A China Affair in Hong Kong
A couple of weeks back, 'A Fund Affair' talked about investing in Chinese stocks. In particular, the different options open to investors who are thinking of putting money into Chinese markets.
In that column, we talked about investing in “A” shares – Chinese companies listed on the Shanghai and Shenzhen exchanges, denominated in yuan. Today, we explore another investment avenue: “H” shares – Chinese companies that are listed and traded on the Hang Seng China Enterprises Index.
The Hang Seng China Enterprises Index, also known as the H-share index, is a capitalization-weighted index comprised of state-owned Chinese companies listed on the Hong Kong Stock Exchange.
This past week saw the H-share index push back through the psychologically important 10,000 level after it plunged below the 9,000 mark this past March. "The market has been helped by regional gains and Chinese markets are hitting record highs," said Francis Lun, general manager of Fulbright Securities.
In other words, Chinese markets are hot. The H-share index grew an impressive 94% in 2006 and while this year has gotten off to a bumpy start, the market is rapidly making up for lost ground.
If you aren’t familiar with Chinese shares and Chinese markets in general, an option would be to invest in an exchange traded fund or ETF. ETFs are open-ended mutual funds that can be traded at any time throughout the course of the day. Typically, ETFs try to replicate a stock market index such as the S&P 500 or the Hang Seng Index, a market sector such as technology, or a commodity such as gold. Because it trades like a stock whose price fluctuates daily, an ETF does not have its net asset value (NAV) calculated every day like a mutual fund does.
With an ETF, you get the diversification of an index fund as well as the ability to sell short, buy on margin and purchase as little as one share – i.e. it behaves very much like an individually listed stock. Another advantage is that the expense ratios for most ETFs are lower than those of the average mutual fund. When buying and selling ETFs, you have to pay the same commission to your broker that you'd pay on any regular order.
An example of an ETF is the SPDR – the Seattle Purebred Dog Rescue – I’m just kidding. Standard & Poor's Depository Receipts, commonly known as “Spiders” (I’m not kidding about that), track the S&P 500 index.
The Lyxor ETF China Enterprise Fund (stock code SG:LASI) is listed on the Stock Exchange of Singapore and denominated in U.S. dollars. Sandra Lee, Managing Director and Head of Retail, Marketing and Product Development, Société Générale, which manages the fund explains that like “Spiders” to the S&P index, the China Enterprise Fund tracks the H-share index, providing direct exposure to the biggest 41 Chinese companies listed in Hong Kong.

### DATA BLOCK
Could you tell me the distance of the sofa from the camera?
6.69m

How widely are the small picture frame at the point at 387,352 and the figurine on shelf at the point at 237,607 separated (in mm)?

### SET TASK A
According to the China Affair column, what level did the H-share index push back through this past week?
### SET TASK B
Repeat the China Affair column from the words "The Hang Seng China Enterprises Index, also" to the words "Kong Stock Exchange.", swapping "capitalization-weighted" for "equal-weighted".
### SET TASK C
Why, according to the China Affair column, does an ETF not have its net asset value calculated every day like a mutual fund does?

### FULL OUTPUT A
The psychologically important 10,000 level.

### FULL OUTPUT B
The Hang Seng China Enterprises Index, also known as the H-share index, is a equal-weighted index comprised of state-owned Chinese companies listed on the Hong Kong Stock Exchange.

### FULL OUTPUT C
An ETF trades like a stock whose price fluctuates daily, so its net asset value is not calculated every day the way a mutual fund's is.